There are doctors, a dentist, a midwife, a psychiatrist and more!  Centro 15 is painted bright yellow and it looks like a ray of sunshine in the town. Fernando, the director, has put a lot of time and effort into making it look inviting and professional.  Yet one of the main problems the salita faces is getting people to come.  At first I did not understand how this could be an issue.  Everything to do with health care is free in Argentina.  All people have to do is turn up and they can have whatever they need.  Yet when people have so little, health is not a concern.  It is shocking to see the poverty here.  It is a totally different kind of poverty to England.  There are no awful council houses instead the people live in shanty town-esque houses, if you can even call them that.  Many of the people who live here are immigrants who I assume came here in search of a better life.  Sometimes I wonder if they have found one. There is a trend in Suarez for young girls to get pregnant as early as possible, at 13 or 14, because of the improved benefits available. 

It has been a shock to see girls who are no more than children themselves come in either pregnant or already mothers.  However what is almost more shocking is to see how much they adore their children and how well they look after them.  There have been cases concerning abuse of children and women which have really upset me.  I know that it happens in England but to see it first hand is entirely different and I have never felt more helpless in my life as doing anything about abuse here is hard because it involves money. As I have no medical training or knowledge I have spent my time mainly with the nurse, the paediatrician or in reception.  Administering the injections with the nurse has been very interesting.  The English could learn a lot from the people here.  They will happily wait hours for their turn and then there is no fuss - top off, injection in, sign here and done. 

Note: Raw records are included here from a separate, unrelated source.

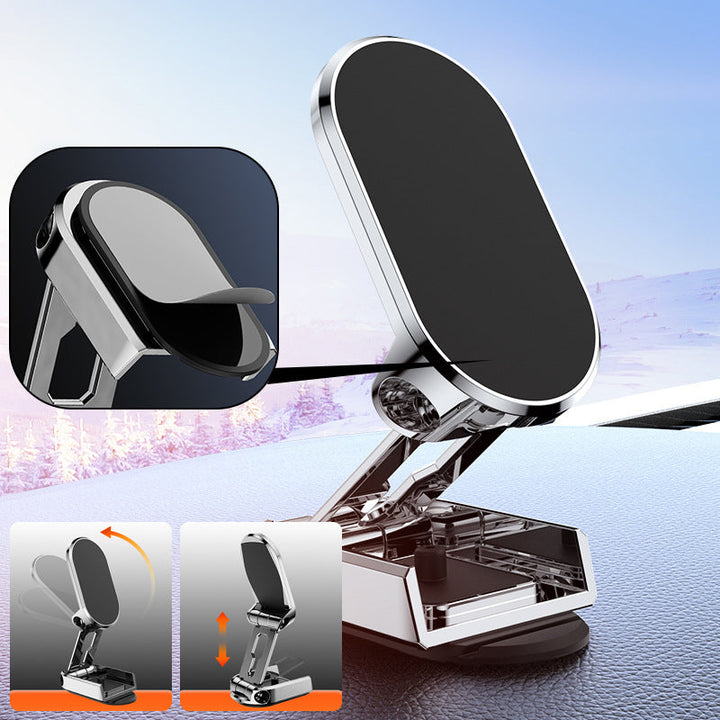Car Phone Mount Magnetic Dashboard Holder Foldable Metal Stand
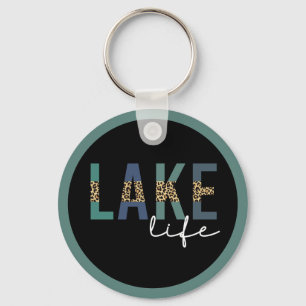Lake Life Happy Place Cheetah Print Typography Schlüsselanhänger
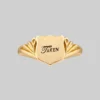End Of Line TAKEN. Shield Signet Ring - Gold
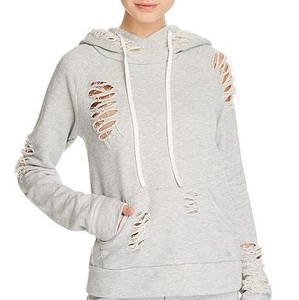 Basics Customization Sweat à capuche épais 100% coton molletonné grammage lourd délavé à l'acide effet vieilli et déchiré - Product Image 1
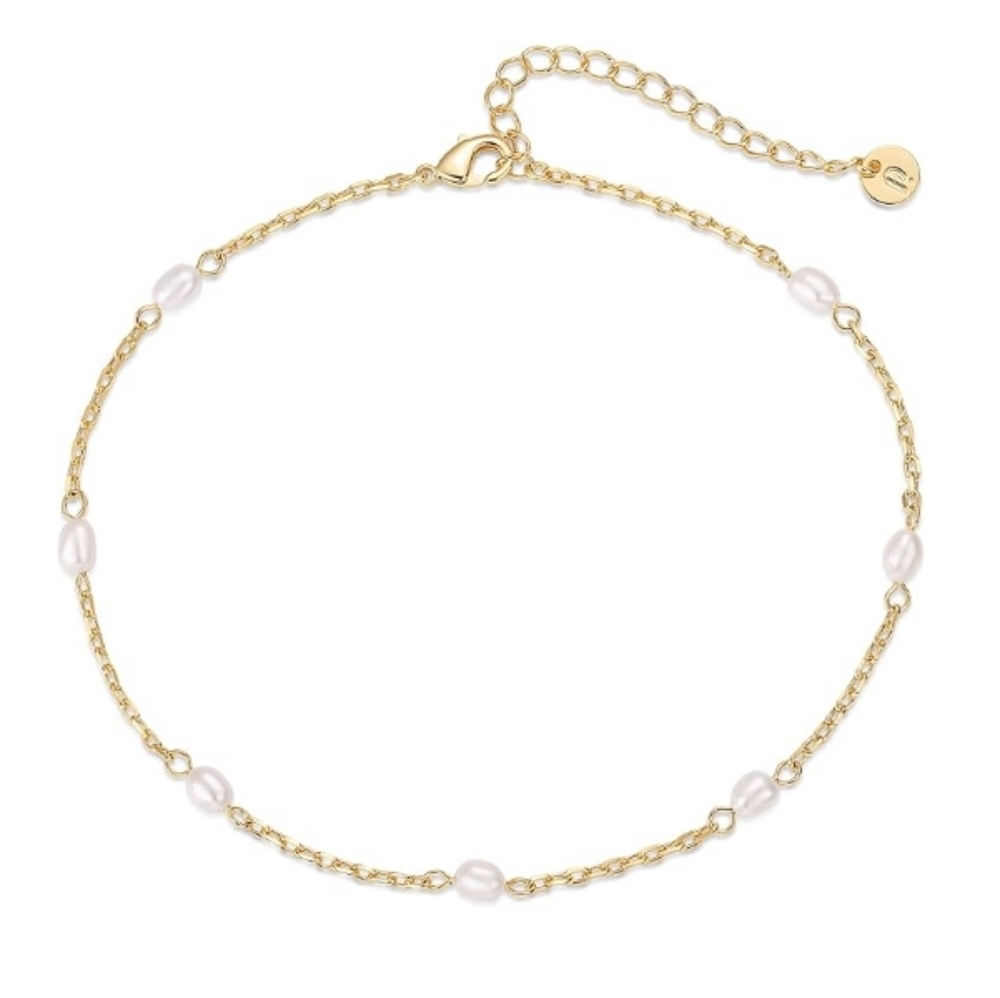 14K Gold Plated Charm Link Chain Pearl Adjustable Anklet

The children behave amazingly well and their patience is admirable.  I love working with the paediatrician, he does the control of the children - height, weight and head circumference.  There seems to be a lot more that can go wrong with children here so the control is very important to spot any problems early.  Working in the reception has been fascinating.  I think that is where they need the help.  They only have one computer in the whole centre unlike in England where you have a computer in every room!  All the paperwork is done by hand not online – that was my job to get people’s names, addresses, national security numbers etc – easier said than done as a lot of people here cannot read so do not know where they live.  The people I work with are all fantastic and everyday feels like you're helping - even if it’s only finding someone’s medical history file (easier said than done!) or helping with the injections, it’s all important.